Selecciona y copia todas las líneas de abajo que contengan la cadena "fill". Se distingue entre mayúsculas y minúsculas.

Entradas extraídas >>
/---

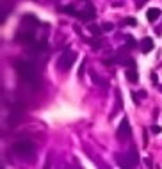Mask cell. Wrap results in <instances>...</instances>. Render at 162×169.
Returning a JSON list of instances; mask_svg holds the SVG:
<instances>
[{
  "mask_svg": "<svg viewBox=\"0 0 162 169\" xmlns=\"http://www.w3.org/2000/svg\"><path fill=\"white\" fill-rule=\"evenodd\" d=\"M160 14H162V11H160V9H157V7L148 9V20H150V22H157Z\"/></svg>",
  "mask_w": 162,
  "mask_h": 169,
  "instance_id": "5",
  "label": "cell"
},
{
  "mask_svg": "<svg viewBox=\"0 0 162 169\" xmlns=\"http://www.w3.org/2000/svg\"><path fill=\"white\" fill-rule=\"evenodd\" d=\"M127 23H130V25H134V23H135V20H134V18H128V20H127Z\"/></svg>",
  "mask_w": 162,
  "mask_h": 169,
  "instance_id": "9",
  "label": "cell"
},
{
  "mask_svg": "<svg viewBox=\"0 0 162 169\" xmlns=\"http://www.w3.org/2000/svg\"><path fill=\"white\" fill-rule=\"evenodd\" d=\"M153 50V39L151 37H144L143 39V52L144 54H148V52Z\"/></svg>",
  "mask_w": 162,
  "mask_h": 169,
  "instance_id": "6",
  "label": "cell"
},
{
  "mask_svg": "<svg viewBox=\"0 0 162 169\" xmlns=\"http://www.w3.org/2000/svg\"><path fill=\"white\" fill-rule=\"evenodd\" d=\"M127 78H128L130 82H137V73H135V70H128V71H127Z\"/></svg>",
  "mask_w": 162,
  "mask_h": 169,
  "instance_id": "7",
  "label": "cell"
},
{
  "mask_svg": "<svg viewBox=\"0 0 162 169\" xmlns=\"http://www.w3.org/2000/svg\"><path fill=\"white\" fill-rule=\"evenodd\" d=\"M103 29H105V30H110V29H112V25H110V23H105Z\"/></svg>",
  "mask_w": 162,
  "mask_h": 169,
  "instance_id": "10",
  "label": "cell"
},
{
  "mask_svg": "<svg viewBox=\"0 0 162 169\" xmlns=\"http://www.w3.org/2000/svg\"><path fill=\"white\" fill-rule=\"evenodd\" d=\"M16 68H18V73L25 82L29 84H37V70L34 64H30L29 61H18L16 62Z\"/></svg>",
  "mask_w": 162,
  "mask_h": 169,
  "instance_id": "1",
  "label": "cell"
},
{
  "mask_svg": "<svg viewBox=\"0 0 162 169\" xmlns=\"http://www.w3.org/2000/svg\"><path fill=\"white\" fill-rule=\"evenodd\" d=\"M73 62H75V52L66 50L64 54H63V57H59V68H63V70H69Z\"/></svg>",
  "mask_w": 162,
  "mask_h": 169,
  "instance_id": "3",
  "label": "cell"
},
{
  "mask_svg": "<svg viewBox=\"0 0 162 169\" xmlns=\"http://www.w3.org/2000/svg\"><path fill=\"white\" fill-rule=\"evenodd\" d=\"M130 135H132V130H130L128 118H123V119H121V123H119V126H118V137H119L121 141H125V139H128Z\"/></svg>",
  "mask_w": 162,
  "mask_h": 169,
  "instance_id": "4",
  "label": "cell"
},
{
  "mask_svg": "<svg viewBox=\"0 0 162 169\" xmlns=\"http://www.w3.org/2000/svg\"><path fill=\"white\" fill-rule=\"evenodd\" d=\"M13 150L20 155V157H23V158H29V157H32L34 151H36V146L30 142V141H20L14 144Z\"/></svg>",
  "mask_w": 162,
  "mask_h": 169,
  "instance_id": "2",
  "label": "cell"
},
{
  "mask_svg": "<svg viewBox=\"0 0 162 169\" xmlns=\"http://www.w3.org/2000/svg\"><path fill=\"white\" fill-rule=\"evenodd\" d=\"M160 132H162L160 125H153V126H151V134H160Z\"/></svg>",
  "mask_w": 162,
  "mask_h": 169,
  "instance_id": "8",
  "label": "cell"
}]
</instances>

\---

Resultado a continuación >>
  "mask_svg": "<svg viewBox=\"0 0 162 169\" xmlns=\"http://www.w3.org/2000/svg\"><path fill=\"white\" fill-rule=\"evenodd\" d=\"M160 14H162V11H160V9H157V7L148 9V20H150V22H157Z\"/></svg>",
  "mask_svg": "<svg viewBox=\"0 0 162 169\" xmlns=\"http://www.w3.org/2000/svg\"><path fill=\"white\" fill-rule=\"evenodd\" d=\"M127 23H130V25H134V23H135V20H134V18H128V20H127Z\"/></svg>",
  "mask_svg": "<svg viewBox=\"0 0 162 169\" xmlns=\"http://www.w3.org/2000/svg\"><path fill=\"white\" fill-rule=\"evenodd\" d=\"M153 50V39L151 37H144L143 39V52L144 54H148V52Z\"/></svg>",
  "mask_svg": "<svg viewBox=\"0 0 162 169\" xmlns=\"http://www.w3.org/2000/svg\"><path fill=\"white\" fill-rule=\"evenodd\" d=\"M127 78H128L130 82H137V73H135V70H128V71H127Z\"/></svg>",
  "mask_svg": "<svg viewBox=\"0 0 162 169\" xmlns=\"http://www.w3.org/2000/svg\"><path fill=\"white\" fill-rule=\"evenodd\" d=\"M103 29H105V30H110V29H112V25H110V23H105Z\"/></svg>",
  "mask_svg": "<svg viewBox=\"0 0 162 169\" xmlns=\"http://www.w3.org/2000/svg\"><path fill=\"white\" fill-rule=\"evenodd\" d=\"M16 68H18V73L25 82L29 84H37V70L34 64H30L29 61H18L16 62Z\"/></svg>",
  "mask_svg": "<svg viewBox=\"0 0 162 169\" xmlns=\"http://www.w3.org/2000/svg\"><path fill=\"white\" fill-rule=\"evenodd\" d=\"M73 62H75V52L66 50L64 54H63V57H59V68H63V70H69Z\"/></svg>",
  "mask_svg": "<svg viewBox=\"0 0 162 169\" xmlns=\"http://www.w3.org/2000/svg\"><path fill=\"white\" fill-rule=\"evenodd\" d=\"M130 135H132V130H130L128 118H123V119H121V123H119V126H118V137H119L121 141H125V139H128Z\"/></svg>",
  "mask_svg": "<svg viewBox=\"0 0 162 169\" xmlns=\"http://www.w3.org/2000/svg\"><path fill=\"white\" fill-rule=\"evenodd\" d=\"M13 150L20 155V157H23V158H29V157H32L34 151H36V146L30 142V141H20L14 144Z\"/></svg>",
  "mask_svg": "<svg viewBox=\"0 0 162 169\" xmlns=\"http://www.w3.org/2000/svg\"><path fill=\"white\" fill-rule=\"evenodd\" d=\"M160 132H162L160 125H153V126H151V134H160Z\"/></svg>",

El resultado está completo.